Si alguien que me escucha se viera retratado,
sépase que se hace con ese destino
.

Silvio Rodríguez

 

Parafraseando a Facundo Cabral en una entrevista que tuvo con el español Joaquín Soler Serrano, puede decirse «que se puede hablar de filosofía, metafísica, moral, ética, epistemología y de mucho más porque ya hemos comido, y eso se lo debemos al dinero». Quienes en mayor o menor medida han trabajado en torno a la crítica al régimen de producción capitalista (en tanto régimen de muerte), no han tenido ningún problema con el dinero, sino con lo que se hace de él, porque cuando el dinero se convierte en capital y denigra la vida es entonces cuando se convierte en problema.

En este sentido, siguiendo el consejo del profesor Juan Carlos Monedero, llevé a cabo un ejercicio de ocultismo para poder entablar un diálogo con Karl Marx, o en su defecto, con algún marxista, marxólogo o marxiano con tiempo libre. Fue así cuando llegada la medianoche encendí un poco de incienso para entrar en ambiente, comencé dando en sacrificio al premio nobel de literatura y propagandista del pensamiento neoliberal, Mario Vargas Llosa; también ofrecí al clasista y primer consejero presidente del corrompido Instituto Nacional Electoral (INE), al señor Lorenzo Córdova Vianello, y por último al historiador e intelectual mexicano que vivió y vive bajo el mecenazgo de los poderes fácticos, Enrique Krauze. Con ellos incluí a dos gallinas criollas, negras, porque así lo dictan los cánones del ritual satánico-marxista, encendí algunas veladoras que acomodé en forma de hoz y martillo, me di a la tarea de invocar a Marx o a cualquier marxista, marxólogo o marxiano que quisiera manifestarse aquella noche.

El protagonista era yo, pronunciando el nombre de Karl Marx, tratando de no errar con el conjuro redactado por los marxistas ortodoxos que advertían de la presencia de espíritus antimarxistas que intentarían arruinar mi objetivo.
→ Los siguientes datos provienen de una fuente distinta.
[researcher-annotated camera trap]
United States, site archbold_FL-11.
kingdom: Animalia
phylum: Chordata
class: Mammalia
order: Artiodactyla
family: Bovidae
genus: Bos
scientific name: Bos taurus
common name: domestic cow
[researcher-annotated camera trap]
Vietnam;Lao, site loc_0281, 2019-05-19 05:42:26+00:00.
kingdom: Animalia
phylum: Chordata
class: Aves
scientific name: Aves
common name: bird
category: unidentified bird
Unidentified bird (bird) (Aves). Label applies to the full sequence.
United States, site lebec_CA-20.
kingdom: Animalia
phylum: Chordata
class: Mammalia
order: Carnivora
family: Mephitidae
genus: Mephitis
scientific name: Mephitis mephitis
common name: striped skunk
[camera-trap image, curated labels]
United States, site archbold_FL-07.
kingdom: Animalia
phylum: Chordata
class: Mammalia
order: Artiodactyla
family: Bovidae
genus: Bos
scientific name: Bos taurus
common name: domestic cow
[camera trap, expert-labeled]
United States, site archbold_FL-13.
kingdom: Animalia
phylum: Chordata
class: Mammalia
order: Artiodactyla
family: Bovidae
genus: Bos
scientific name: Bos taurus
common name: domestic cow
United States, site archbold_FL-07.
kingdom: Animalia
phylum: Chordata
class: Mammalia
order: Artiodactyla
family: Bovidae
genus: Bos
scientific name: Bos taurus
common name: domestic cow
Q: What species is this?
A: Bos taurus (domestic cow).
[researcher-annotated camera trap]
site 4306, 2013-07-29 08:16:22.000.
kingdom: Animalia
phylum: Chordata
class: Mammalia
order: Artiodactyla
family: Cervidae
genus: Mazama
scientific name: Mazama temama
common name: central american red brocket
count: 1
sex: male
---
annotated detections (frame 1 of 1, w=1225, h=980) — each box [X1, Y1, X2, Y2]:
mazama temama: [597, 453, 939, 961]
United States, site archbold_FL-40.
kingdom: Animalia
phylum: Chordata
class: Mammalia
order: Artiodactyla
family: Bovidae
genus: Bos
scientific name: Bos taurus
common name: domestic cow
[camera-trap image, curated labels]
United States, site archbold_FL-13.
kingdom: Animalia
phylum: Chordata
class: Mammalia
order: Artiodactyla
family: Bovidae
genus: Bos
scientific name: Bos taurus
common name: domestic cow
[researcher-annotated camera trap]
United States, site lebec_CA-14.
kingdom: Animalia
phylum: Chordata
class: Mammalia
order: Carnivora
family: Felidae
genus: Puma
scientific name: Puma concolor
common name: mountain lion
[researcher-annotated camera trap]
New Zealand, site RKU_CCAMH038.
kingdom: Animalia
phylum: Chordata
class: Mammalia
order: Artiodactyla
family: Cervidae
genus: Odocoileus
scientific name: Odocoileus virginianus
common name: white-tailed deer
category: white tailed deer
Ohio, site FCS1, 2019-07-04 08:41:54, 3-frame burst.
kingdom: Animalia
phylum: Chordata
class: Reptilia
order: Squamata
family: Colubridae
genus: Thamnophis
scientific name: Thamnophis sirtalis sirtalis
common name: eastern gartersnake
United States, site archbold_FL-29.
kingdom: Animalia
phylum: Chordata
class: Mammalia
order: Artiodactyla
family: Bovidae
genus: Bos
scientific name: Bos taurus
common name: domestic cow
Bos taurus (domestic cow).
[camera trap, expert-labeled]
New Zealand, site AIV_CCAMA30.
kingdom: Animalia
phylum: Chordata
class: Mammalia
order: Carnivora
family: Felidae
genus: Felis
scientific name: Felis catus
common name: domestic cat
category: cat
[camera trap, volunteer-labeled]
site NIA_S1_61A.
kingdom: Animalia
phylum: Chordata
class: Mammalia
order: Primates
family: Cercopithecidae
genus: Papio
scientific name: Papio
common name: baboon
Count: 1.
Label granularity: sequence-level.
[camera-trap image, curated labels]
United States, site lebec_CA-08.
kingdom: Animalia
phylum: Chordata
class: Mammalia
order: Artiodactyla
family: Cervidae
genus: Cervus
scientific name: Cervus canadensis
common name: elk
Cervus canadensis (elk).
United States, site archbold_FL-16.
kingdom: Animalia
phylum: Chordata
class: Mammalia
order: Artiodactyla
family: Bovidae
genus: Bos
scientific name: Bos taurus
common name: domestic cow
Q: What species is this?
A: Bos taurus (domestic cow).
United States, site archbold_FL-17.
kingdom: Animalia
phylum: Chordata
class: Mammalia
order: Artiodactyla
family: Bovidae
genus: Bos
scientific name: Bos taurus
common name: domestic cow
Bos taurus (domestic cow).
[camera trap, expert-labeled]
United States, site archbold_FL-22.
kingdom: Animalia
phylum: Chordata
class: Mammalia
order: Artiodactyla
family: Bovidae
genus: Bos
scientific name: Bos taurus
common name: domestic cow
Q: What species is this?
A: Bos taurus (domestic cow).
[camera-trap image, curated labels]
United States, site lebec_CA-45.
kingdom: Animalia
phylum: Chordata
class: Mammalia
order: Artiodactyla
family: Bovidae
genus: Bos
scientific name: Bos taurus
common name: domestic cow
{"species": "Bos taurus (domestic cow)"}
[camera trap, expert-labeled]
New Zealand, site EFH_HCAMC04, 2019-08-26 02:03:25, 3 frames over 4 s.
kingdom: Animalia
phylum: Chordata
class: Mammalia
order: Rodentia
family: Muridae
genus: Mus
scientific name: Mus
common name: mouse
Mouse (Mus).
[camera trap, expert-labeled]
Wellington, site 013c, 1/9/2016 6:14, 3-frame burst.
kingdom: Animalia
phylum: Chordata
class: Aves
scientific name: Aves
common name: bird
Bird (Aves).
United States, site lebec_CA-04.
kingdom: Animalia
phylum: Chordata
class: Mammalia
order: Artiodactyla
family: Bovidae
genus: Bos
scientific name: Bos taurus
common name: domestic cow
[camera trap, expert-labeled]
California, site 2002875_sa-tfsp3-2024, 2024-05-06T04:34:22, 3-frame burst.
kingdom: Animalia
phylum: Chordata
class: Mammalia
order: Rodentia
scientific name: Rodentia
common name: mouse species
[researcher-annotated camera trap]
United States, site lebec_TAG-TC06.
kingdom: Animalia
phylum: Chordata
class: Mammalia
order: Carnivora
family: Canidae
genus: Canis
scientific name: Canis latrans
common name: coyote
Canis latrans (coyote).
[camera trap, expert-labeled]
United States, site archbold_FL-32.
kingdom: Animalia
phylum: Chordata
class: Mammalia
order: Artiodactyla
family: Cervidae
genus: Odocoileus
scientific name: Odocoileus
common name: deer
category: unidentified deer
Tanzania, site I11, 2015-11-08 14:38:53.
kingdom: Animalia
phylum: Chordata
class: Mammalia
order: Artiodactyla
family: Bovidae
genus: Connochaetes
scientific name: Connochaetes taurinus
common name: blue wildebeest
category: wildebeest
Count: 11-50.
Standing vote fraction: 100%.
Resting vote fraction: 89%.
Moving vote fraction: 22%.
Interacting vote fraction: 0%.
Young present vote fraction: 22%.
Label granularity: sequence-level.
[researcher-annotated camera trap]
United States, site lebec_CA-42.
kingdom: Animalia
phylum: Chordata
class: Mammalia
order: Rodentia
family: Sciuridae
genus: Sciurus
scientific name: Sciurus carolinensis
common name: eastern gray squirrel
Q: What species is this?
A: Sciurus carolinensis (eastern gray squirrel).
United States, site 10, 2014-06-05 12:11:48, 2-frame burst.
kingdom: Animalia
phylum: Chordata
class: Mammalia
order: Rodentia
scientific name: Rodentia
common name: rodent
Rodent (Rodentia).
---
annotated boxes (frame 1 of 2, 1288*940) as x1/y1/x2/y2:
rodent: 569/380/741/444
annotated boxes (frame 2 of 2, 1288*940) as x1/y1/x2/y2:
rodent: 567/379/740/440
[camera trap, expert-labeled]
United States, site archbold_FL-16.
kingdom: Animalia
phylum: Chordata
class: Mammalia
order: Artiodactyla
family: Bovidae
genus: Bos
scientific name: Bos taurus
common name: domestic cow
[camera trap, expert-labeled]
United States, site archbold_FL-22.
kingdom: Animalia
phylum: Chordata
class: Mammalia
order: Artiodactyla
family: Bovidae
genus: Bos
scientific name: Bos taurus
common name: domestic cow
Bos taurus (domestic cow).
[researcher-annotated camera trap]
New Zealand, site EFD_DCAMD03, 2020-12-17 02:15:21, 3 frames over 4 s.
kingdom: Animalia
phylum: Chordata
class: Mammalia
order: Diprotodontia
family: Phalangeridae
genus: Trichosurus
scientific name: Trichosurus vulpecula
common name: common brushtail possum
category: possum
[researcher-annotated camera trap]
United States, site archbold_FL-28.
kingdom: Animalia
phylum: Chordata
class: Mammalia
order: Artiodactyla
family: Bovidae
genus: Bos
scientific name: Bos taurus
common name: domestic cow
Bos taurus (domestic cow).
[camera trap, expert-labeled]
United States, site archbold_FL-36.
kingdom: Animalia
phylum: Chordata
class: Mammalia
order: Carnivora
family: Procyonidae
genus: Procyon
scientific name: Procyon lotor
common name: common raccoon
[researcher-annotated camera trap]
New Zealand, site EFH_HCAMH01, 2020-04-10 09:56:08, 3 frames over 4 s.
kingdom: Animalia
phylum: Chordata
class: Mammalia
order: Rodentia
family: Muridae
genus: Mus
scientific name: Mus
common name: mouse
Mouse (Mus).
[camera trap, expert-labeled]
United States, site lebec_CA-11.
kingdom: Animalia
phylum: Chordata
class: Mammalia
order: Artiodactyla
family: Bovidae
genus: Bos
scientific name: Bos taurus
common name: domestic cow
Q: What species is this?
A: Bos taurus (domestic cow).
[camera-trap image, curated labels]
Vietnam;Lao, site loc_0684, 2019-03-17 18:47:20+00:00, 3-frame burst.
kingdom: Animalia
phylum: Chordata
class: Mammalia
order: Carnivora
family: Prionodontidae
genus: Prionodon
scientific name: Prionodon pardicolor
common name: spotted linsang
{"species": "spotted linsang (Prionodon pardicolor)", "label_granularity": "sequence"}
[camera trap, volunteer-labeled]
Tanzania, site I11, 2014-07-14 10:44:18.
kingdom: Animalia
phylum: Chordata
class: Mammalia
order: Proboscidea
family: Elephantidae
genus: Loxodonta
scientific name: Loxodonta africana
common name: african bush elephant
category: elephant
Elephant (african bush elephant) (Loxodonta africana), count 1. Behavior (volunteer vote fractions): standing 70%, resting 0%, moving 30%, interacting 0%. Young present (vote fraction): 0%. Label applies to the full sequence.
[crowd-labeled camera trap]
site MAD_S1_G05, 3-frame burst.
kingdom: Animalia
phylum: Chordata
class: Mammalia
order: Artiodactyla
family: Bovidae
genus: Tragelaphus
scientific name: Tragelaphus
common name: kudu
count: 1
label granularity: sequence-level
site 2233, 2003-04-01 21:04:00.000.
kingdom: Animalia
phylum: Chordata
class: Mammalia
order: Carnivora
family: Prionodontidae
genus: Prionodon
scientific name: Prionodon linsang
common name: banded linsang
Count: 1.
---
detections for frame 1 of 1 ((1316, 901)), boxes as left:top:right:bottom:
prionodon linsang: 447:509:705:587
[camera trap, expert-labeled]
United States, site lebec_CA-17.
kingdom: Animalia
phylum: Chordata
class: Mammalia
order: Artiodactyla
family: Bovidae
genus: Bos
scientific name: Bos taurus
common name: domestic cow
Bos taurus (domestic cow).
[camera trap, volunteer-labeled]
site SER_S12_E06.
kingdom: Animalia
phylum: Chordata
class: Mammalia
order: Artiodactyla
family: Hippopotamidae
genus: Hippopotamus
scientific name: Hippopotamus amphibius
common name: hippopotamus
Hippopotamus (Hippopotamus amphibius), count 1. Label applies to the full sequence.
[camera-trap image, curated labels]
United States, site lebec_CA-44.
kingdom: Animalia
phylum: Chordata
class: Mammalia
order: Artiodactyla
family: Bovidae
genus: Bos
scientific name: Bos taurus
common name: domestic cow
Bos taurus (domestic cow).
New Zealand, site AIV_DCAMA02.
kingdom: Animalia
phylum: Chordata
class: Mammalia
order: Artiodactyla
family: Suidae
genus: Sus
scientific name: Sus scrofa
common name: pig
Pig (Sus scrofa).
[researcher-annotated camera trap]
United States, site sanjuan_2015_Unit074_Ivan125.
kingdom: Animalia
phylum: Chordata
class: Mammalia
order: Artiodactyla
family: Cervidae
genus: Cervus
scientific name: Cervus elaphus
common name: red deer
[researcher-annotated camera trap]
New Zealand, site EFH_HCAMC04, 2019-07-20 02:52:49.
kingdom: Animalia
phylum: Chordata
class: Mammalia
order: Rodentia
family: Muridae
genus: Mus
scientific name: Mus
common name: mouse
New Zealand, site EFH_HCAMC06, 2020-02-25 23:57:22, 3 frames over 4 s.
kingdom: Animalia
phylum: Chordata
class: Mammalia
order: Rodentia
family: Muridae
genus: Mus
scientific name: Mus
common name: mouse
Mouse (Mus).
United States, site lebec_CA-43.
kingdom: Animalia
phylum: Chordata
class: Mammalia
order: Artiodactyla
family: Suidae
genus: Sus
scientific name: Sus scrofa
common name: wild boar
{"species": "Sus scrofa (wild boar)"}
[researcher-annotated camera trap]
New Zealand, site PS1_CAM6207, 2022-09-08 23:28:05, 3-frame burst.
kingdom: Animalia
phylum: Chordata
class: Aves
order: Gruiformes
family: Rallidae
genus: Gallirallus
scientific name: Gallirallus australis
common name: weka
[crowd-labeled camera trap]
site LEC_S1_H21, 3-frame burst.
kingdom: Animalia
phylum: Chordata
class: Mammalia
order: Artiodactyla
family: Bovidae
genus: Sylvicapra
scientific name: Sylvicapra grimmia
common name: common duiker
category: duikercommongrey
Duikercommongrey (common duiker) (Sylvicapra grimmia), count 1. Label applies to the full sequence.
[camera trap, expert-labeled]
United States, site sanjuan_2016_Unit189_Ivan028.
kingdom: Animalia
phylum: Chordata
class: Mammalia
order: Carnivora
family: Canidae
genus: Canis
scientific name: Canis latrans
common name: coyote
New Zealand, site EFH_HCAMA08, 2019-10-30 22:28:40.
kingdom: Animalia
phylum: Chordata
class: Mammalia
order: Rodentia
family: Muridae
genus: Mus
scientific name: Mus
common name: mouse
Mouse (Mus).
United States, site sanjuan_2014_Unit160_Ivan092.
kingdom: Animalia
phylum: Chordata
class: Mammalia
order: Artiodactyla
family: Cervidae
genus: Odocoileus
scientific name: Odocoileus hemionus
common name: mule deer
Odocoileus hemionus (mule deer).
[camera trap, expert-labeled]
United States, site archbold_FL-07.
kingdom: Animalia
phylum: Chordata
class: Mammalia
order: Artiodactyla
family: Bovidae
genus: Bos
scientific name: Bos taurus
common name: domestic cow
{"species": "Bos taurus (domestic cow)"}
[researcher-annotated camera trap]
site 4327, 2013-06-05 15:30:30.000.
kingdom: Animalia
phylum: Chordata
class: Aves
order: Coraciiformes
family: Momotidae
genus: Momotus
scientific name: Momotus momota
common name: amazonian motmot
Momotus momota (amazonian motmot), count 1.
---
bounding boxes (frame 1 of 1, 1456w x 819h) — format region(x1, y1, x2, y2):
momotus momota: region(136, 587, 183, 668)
Para mi fortuna o desgracia, me equivoqué y fueron apareciendo algunos miembros de la organización nacional del Yunque y de la Organización del Tratado del Atlántico Norte (OTAN), que insistentemente me decían que el marxismo había fracasado y prueba de ello era la desaparición de la URSS y la caída del muro de Berlín. Con ellos venían algunos cristeros que con cruz en mano me gritaban: «¡Viva Cristo Rey!».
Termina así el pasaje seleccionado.